Nontaxable qualified employee discounts on services cannot exceed 20 percent of the price at which services are offered by the employer to the employer’s customers at the time of the employee’s purchase. The offering price used to determine the 20 percent limit can take into account discounts offered to discrete customers or to consumer groups, provided the sales at such discounted prices comprise at least 35 percent of the employer’s gross sales for a representative period. Since the employer failed to provide sufficient information to determine whether the 35 percent standard was satisfied, the memo concludes that the employer’s published rates must be used as the basis for determining the taxable excess discount.

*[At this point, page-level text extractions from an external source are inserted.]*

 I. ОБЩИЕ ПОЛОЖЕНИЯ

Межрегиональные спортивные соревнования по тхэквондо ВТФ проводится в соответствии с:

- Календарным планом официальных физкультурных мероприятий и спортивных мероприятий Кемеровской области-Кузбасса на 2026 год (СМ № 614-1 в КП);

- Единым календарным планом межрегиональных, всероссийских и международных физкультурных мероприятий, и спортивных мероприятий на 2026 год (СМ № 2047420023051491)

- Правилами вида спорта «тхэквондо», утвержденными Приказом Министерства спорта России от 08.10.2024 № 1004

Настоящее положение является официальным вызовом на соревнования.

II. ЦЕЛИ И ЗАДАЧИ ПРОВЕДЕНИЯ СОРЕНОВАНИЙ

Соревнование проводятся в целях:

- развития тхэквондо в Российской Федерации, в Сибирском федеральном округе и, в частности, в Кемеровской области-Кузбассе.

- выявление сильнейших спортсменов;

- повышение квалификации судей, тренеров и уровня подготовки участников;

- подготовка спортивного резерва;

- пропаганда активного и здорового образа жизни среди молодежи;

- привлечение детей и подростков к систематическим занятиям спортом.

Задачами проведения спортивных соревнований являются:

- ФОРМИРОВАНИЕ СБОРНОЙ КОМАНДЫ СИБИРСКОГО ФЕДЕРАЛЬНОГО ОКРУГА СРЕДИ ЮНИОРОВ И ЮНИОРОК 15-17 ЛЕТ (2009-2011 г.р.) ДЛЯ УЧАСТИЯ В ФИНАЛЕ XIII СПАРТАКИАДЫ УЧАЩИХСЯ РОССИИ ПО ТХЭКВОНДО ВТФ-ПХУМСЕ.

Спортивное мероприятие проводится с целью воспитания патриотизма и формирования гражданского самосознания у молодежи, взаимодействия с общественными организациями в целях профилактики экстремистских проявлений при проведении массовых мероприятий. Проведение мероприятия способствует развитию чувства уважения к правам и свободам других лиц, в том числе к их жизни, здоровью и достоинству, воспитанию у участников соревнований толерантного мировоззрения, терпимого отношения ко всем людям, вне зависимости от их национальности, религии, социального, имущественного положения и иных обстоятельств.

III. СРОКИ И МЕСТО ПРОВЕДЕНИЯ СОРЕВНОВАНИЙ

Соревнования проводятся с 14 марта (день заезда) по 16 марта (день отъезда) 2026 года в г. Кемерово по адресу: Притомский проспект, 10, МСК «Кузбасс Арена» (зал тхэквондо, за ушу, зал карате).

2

Notably, the discounted price could have resulted in less taxable income. Assume, for example, an employer sells services to an employee for $70 that is ordinarily sold to its customers for $100 (a 30 percent discount). The employer would report $10 taxable income to the employee ($30 discount less the $20 limit). Assume further, that the employer sells its services to discrete customers for $90 (a 10 percent discount), which represents more than 35 percent of its gross sales. The employer would report $2 taxable income to the employee ($20 discount less the $18 limit).

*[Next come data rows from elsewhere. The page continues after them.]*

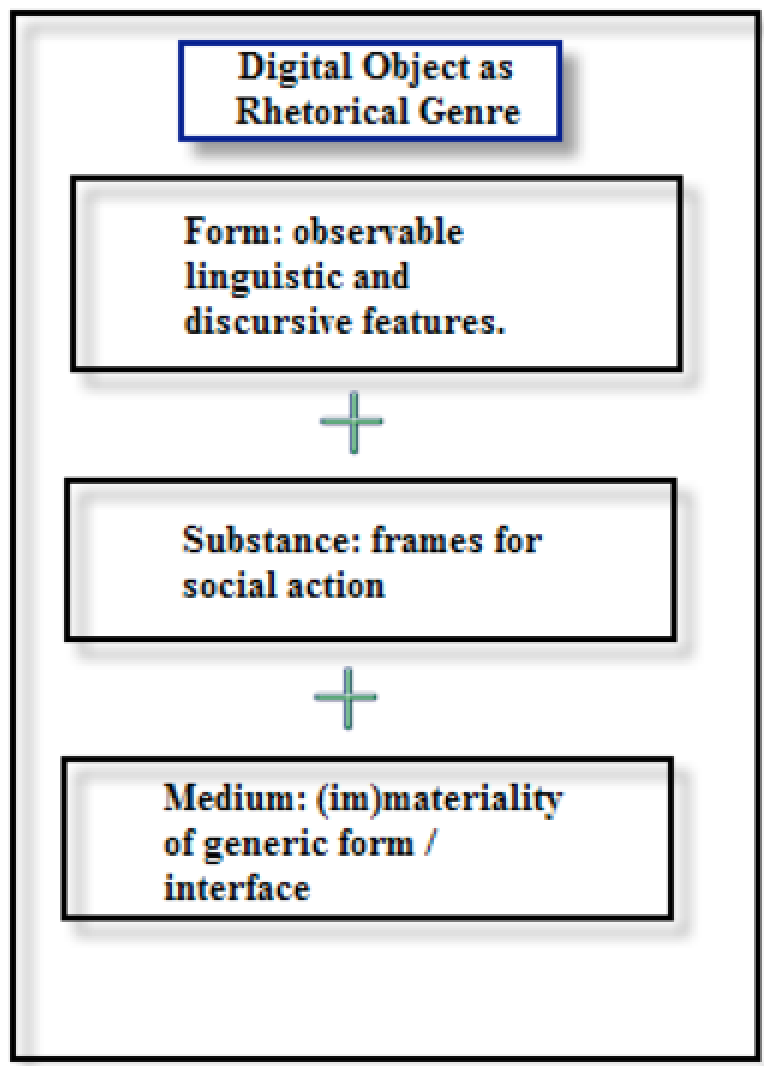 Digital Object as Rhetorical Genre

Form: observable linguistic and discursive features.

+

Substance: frames for social action

+

Medium: (im)materiality of generic form / interface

Presumably, this method may also be used to determine the amount to include in an employee’s income for discounts provided the employee’s friends.
Action Items
While it is favorable that the extension of discounts to the employees’ friends as well as their family members does not make all discounts taxable, such a design diminishes the value of the program to the employees and complicates plan administration for the employer.
From an employee’s perspective, the value of the discounts provided to the employee’s friends will be treated as additional wages in which taxes on such benefits must be withheld from the employee’s paycheck; while the friends enjoy the fringe benefits without incurring any tax liability. If an employer extends its “qualified employee discount” program to nonemployees, it should notify the employees about the tax consequences of designating such individuals to participate in the program.
From the employer’s perspective, additional employment taxes attributable to the discounts provided to the employees’ friends will be incurred by the employer. Plan administration also becomes more burdensome since an employee’s relationship with each person designated to participate in the discount program must be tracked so that the employee’s taxable income can be properly calculated, reported and withheld upon.
For administrative simplification, employers may wish to limit their “qualified employee discount” programs to active employees, retirees, and their spouses and dependent children to avoid having to identify nonemployees participating in the program and imputing income to the employees for their use.
Further, if the employee’s discount is based on a discounted price provided to discrete customers or consumer groups, rather than the published rates, the employer should maintain records that (i) establish that 35 percent of the employer’s sales are comprised of discounted rates given to such customers, and (ii) show each group’s discount and the percentage of sales that each group contributes to the total sales. Absent such showing in an audit, the IRS agents are instructed to base the employee’s discount off of the published rates, which may result in higher income inclusion for the employee.